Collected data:
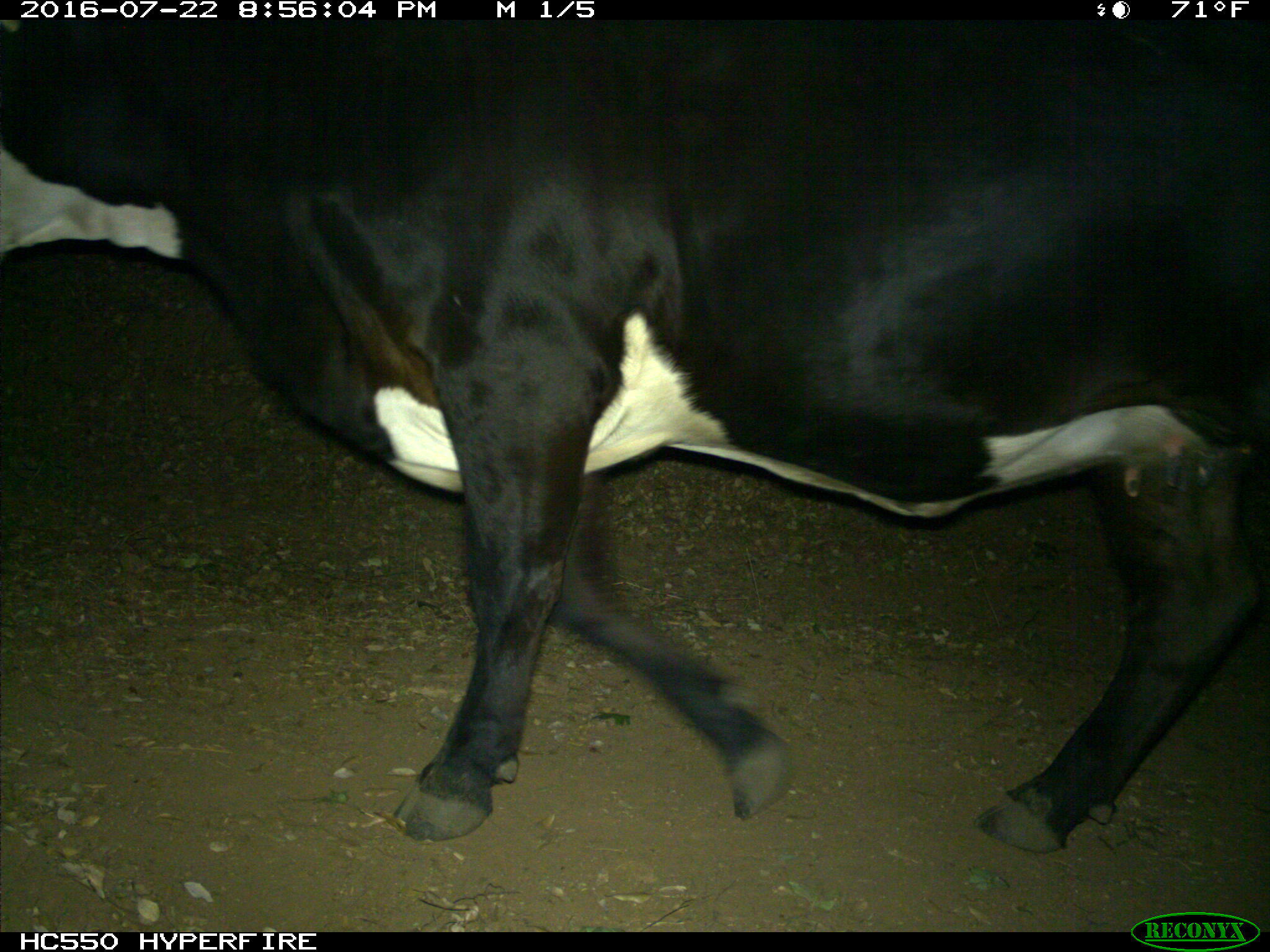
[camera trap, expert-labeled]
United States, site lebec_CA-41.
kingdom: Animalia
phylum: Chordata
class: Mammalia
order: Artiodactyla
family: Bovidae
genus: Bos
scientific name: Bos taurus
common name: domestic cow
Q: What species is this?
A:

- [Problem statement]:
A reply should hold exactly the lines from the one containing "class: Mammalia" through the end of the data above, nothing more.

- [Result of the task]:
class: Mammalia
order: Artiodactyla
family: Bovidae
genus: Bos
scientific name: Bos taurus
common name: domestic cow
Q: What species is this?
A:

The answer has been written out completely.